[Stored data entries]
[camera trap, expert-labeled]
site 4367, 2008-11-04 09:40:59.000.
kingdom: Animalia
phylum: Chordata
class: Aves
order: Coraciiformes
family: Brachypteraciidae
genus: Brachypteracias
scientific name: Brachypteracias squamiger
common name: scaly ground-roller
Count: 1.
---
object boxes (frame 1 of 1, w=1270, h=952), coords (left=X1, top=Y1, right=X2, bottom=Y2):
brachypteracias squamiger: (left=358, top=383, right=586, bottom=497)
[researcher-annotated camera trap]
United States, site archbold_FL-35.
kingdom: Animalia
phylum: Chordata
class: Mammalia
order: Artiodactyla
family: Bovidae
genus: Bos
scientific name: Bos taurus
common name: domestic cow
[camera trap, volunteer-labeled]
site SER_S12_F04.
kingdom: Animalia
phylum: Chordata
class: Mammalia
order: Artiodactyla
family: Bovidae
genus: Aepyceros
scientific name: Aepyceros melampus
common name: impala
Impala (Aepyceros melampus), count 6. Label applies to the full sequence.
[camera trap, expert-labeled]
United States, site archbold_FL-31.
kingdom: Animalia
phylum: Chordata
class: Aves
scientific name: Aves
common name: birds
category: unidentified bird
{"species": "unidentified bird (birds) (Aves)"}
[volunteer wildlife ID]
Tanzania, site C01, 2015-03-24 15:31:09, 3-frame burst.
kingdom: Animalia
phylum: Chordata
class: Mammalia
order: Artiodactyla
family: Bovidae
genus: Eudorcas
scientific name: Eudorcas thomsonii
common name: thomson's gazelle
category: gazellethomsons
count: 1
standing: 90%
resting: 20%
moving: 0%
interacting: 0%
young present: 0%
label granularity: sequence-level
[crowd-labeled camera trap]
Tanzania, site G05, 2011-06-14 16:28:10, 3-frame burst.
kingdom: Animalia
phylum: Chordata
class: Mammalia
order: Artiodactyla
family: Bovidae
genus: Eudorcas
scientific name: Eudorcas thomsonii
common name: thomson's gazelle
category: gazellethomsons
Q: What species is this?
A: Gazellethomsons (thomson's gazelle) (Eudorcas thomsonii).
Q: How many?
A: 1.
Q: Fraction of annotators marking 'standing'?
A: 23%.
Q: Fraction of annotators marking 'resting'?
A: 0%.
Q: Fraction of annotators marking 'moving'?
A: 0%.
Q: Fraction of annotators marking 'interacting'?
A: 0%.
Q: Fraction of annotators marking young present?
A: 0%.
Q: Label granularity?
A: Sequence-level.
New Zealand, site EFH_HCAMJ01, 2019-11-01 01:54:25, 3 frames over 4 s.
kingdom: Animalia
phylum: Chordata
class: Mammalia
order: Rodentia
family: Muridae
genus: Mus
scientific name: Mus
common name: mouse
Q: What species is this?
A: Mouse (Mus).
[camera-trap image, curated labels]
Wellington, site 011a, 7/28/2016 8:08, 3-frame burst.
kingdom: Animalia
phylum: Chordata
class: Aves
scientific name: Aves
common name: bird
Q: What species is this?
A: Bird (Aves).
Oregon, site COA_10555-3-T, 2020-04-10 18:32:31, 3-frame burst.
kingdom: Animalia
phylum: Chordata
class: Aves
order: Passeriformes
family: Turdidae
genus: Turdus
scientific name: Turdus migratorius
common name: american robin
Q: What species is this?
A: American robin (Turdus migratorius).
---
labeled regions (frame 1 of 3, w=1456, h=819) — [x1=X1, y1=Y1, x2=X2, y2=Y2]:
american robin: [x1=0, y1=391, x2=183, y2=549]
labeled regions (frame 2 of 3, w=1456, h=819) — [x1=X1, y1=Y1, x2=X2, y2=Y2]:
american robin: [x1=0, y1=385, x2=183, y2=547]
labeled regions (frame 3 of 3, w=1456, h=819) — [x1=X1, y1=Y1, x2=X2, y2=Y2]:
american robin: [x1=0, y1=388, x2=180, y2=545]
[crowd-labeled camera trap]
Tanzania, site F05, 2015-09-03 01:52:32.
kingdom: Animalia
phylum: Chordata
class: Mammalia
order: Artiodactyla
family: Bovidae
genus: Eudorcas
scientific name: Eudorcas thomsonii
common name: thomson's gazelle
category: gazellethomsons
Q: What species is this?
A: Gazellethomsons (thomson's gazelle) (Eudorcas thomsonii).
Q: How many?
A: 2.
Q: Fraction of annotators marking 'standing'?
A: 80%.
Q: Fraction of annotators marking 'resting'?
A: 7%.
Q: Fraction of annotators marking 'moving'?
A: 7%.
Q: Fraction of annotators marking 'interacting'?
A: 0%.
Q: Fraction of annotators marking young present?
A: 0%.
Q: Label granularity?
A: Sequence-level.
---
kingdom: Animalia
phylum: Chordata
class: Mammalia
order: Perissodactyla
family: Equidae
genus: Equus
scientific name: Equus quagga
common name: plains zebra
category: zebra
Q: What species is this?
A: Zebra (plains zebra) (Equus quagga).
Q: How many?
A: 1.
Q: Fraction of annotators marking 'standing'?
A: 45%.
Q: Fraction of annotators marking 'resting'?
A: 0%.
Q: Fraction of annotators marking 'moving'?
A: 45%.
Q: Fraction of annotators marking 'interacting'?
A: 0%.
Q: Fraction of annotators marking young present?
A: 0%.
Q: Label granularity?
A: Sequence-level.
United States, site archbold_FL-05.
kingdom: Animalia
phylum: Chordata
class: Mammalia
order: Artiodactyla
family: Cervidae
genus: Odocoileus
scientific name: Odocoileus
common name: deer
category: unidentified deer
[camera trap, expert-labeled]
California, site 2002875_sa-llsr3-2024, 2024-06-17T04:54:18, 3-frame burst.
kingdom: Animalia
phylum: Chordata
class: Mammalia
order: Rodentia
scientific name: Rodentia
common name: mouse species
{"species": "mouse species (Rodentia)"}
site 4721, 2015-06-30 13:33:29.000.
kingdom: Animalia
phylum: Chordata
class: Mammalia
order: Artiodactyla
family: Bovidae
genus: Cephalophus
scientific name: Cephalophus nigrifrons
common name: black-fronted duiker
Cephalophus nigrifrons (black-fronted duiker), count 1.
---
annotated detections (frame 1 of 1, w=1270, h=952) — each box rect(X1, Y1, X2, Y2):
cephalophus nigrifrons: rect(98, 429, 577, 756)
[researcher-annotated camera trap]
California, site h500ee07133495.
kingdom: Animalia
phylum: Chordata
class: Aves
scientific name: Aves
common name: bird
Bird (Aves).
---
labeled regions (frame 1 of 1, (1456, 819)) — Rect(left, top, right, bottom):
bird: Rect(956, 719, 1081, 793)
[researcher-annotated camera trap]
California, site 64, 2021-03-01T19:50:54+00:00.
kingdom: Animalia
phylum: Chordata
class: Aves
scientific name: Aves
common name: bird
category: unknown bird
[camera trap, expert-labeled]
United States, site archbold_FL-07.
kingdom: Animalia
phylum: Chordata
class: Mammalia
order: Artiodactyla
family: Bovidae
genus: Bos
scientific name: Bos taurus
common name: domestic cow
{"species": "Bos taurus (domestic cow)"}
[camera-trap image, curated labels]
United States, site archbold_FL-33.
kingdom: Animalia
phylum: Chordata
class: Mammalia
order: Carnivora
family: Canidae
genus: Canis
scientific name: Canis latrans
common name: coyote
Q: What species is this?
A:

- **WHAT THE EXERCISE ASKS**
Filter the records above for the string "Tanzania" and copy each matching line.

- **REPLY**
Tanzania, site C01, 2015-03-24 15:31:09, 3-frame burst.
Tanzania, site G05, 2011-06-14 16:28:10, 3-frame burst.
Tanzania, site F05, 2015-09-03 01:52:32.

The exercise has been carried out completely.